$305 billion federal transit bill will help Lake Tahoe projects, officials say
LAKE TAHOE — The five-year, $305 billion federal transportation bill passed by Congress and signed into law Friday, Dec. 4, by President Obama includes a provision that will steer additional money to Lake Tahoe.
The Fixing America’s Surface Transportation (FAST) Act is the first long-term federal transportation bill in nearly a decade. The bill will provide greater certainty and stability for state and local governments working to improve their transportation networks.
Unlike other designated metropolitan planning areas, Lake Tahoe’s rural classification left it at a disadvantage for federal support due to a technical flaw in the rules. The new legislation amends current law and will steer formula based federal funding to Lake Tahoe for road improvements and transit service.
This key measure will allow the Tahoe Transportation District and Tahoe communities to upgrade transportation infrastructure to improve the environment, enhance public recreation, and revitalize communities.
“This changes the metrics for us,” said Carl Hasty, the district manager of TTD. “The heavy urban use of the basin did not align with limited transportation funding so critical to the protection and vitality of Lake Tahoe.”
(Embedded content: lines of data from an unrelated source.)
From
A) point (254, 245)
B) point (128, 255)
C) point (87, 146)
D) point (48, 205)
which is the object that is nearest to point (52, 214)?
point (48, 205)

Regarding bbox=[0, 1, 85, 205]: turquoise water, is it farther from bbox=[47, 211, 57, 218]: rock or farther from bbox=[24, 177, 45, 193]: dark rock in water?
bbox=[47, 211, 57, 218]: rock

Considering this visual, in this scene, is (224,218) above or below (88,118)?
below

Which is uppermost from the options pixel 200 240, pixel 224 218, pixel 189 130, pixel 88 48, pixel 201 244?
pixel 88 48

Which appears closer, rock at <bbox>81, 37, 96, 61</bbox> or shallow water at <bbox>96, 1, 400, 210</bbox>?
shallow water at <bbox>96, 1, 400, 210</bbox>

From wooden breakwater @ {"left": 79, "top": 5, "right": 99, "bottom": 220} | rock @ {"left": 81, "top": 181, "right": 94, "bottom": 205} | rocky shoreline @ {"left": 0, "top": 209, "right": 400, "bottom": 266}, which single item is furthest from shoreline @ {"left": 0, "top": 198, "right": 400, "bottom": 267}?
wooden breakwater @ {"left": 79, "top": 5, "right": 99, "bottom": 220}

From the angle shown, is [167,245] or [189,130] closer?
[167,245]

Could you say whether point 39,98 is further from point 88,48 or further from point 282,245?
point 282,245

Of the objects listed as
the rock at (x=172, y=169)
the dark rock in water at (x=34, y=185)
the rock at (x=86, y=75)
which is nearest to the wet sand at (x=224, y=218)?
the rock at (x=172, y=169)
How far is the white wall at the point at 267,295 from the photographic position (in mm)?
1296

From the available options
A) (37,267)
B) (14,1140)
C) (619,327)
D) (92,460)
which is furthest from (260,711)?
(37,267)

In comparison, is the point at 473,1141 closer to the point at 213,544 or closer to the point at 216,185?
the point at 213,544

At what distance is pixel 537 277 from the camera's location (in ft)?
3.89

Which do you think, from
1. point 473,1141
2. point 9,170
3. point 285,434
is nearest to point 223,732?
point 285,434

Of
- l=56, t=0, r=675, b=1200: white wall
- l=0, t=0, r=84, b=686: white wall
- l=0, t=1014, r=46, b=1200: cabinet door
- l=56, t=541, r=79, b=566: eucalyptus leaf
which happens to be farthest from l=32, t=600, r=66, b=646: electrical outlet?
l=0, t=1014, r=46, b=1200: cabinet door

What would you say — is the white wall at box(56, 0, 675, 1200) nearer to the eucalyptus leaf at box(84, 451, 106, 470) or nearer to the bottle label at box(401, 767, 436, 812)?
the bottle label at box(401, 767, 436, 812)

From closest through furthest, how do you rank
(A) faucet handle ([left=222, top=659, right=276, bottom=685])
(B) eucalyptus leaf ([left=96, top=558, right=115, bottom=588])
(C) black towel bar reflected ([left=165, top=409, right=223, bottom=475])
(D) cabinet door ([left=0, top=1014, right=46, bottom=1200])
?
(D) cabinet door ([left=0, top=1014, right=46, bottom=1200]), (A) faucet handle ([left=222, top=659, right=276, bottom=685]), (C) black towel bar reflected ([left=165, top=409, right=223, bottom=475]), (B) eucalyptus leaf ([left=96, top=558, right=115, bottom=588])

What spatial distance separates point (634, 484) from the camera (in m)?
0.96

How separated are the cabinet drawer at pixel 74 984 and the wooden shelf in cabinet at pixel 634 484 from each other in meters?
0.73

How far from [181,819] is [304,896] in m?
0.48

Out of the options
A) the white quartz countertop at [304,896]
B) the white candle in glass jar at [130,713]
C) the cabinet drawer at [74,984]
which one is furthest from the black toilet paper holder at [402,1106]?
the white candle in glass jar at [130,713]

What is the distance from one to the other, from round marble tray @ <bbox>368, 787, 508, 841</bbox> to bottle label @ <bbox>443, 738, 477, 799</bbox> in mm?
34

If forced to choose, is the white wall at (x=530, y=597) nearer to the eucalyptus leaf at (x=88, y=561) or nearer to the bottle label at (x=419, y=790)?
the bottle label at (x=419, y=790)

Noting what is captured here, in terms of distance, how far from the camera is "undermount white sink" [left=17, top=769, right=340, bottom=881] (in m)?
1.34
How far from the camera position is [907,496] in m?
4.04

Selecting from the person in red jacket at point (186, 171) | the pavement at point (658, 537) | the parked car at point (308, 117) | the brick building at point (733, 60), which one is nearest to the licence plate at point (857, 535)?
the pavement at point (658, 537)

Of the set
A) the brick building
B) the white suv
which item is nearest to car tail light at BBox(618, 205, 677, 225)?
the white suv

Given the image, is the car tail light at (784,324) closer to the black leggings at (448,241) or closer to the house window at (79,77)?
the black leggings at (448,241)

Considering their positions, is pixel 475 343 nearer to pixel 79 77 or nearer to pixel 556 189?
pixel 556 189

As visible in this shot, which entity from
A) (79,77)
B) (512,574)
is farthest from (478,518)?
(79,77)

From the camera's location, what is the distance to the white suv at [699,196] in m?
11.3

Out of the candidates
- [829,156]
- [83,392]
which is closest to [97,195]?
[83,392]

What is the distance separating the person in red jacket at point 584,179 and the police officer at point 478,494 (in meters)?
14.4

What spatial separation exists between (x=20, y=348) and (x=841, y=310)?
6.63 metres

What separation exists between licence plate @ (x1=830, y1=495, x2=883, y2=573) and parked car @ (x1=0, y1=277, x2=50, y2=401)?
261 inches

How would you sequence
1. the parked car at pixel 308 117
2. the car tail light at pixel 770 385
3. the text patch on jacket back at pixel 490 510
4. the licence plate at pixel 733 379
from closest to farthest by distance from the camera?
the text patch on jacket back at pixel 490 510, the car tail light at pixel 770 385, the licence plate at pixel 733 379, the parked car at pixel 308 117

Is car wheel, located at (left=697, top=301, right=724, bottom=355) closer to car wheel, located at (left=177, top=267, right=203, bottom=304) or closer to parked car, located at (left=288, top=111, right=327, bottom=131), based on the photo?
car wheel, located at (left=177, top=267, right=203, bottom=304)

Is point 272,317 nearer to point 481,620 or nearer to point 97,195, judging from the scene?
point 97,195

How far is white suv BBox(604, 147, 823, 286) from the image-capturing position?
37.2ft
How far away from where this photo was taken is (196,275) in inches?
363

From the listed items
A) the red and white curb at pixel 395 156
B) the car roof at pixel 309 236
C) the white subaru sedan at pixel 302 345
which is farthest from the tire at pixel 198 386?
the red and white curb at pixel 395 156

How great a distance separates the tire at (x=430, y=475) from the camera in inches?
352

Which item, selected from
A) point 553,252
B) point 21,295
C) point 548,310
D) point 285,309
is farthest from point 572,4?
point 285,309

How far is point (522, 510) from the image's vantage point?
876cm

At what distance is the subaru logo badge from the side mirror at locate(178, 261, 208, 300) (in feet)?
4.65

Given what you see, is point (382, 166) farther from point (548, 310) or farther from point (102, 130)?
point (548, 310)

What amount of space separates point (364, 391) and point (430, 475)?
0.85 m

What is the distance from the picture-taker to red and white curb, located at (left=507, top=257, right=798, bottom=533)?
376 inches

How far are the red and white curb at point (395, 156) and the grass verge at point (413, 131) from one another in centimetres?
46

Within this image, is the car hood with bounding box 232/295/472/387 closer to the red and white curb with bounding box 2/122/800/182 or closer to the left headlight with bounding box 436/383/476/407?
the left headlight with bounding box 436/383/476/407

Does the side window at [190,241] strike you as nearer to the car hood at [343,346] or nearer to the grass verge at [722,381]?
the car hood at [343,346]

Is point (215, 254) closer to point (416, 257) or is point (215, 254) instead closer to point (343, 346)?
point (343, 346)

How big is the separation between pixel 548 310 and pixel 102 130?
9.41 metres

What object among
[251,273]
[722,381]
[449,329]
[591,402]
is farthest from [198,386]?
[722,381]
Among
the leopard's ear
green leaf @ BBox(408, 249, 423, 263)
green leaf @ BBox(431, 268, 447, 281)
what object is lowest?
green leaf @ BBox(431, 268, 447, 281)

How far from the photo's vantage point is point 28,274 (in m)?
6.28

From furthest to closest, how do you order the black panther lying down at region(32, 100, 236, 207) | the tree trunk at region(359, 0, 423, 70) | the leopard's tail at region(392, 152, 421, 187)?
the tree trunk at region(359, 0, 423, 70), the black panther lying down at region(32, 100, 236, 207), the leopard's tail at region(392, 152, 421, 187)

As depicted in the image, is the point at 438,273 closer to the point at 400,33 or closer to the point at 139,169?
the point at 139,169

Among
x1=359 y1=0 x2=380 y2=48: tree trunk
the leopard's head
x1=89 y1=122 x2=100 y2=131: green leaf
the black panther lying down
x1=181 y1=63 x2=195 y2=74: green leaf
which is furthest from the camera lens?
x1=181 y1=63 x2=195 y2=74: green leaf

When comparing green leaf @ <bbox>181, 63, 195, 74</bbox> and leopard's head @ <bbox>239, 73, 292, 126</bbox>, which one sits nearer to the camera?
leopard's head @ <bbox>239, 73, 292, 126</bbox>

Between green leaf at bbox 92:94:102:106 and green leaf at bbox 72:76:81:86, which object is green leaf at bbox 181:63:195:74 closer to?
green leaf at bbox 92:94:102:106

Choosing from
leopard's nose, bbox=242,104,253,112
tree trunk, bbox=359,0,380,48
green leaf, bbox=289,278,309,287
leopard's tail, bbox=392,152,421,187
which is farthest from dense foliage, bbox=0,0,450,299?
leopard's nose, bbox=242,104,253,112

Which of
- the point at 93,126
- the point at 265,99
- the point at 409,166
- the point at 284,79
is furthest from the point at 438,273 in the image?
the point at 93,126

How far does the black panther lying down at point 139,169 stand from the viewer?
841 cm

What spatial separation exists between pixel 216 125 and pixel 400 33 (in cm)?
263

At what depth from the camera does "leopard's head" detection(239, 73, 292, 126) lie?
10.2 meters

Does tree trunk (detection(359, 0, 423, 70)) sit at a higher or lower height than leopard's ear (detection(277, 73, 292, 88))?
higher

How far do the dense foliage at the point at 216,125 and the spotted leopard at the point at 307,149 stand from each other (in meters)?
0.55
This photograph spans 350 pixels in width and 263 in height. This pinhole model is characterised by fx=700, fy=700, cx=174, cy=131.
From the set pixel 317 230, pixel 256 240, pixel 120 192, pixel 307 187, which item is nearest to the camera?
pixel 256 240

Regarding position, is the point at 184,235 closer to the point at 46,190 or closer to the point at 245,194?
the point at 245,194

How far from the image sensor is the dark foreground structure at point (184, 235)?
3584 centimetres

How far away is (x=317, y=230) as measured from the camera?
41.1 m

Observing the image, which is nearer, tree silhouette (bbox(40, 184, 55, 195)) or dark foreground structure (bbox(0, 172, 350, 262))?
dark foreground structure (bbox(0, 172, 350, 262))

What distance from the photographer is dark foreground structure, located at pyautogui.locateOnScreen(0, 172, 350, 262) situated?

The diligent effort of the TTD to modify the status was supported by the Tahoe Regional Planning Agency and transportation partners as well as delegations from California and Nevada.
“This bill will help to create an inter-regional transit system in the next five years as well as corridor improvements related to safety, environment, economy, and quality of life,” said Hasty.
Research has proven Tahoe is one of the most heavily visited national forest areas. Previous studies also indicate that over 70 percent of the particulates impacting lake clarity originate from the transportation system and built environment.
Fine sediment pollution from roads and developed areas is the leading cause of declines in Lake Tahoe’s famed water clarity. Vehicles are also a major source of emissions that pollute the air and fuel algae growth once in the Lake.”
“For years, federal regulations have put Tahoe at a disadvantage because of our small, year-round population. This bill changes important formulas to take into account the millions of people who visit Tahoe’s extensive public lands,” said Joanne S. Marchetta, executive director of TRPA. “TRPA and our transportation district partners have been working together with our congressional delegation for years on this critical fix in order to upgrade our transportation infrastructure and transit services.”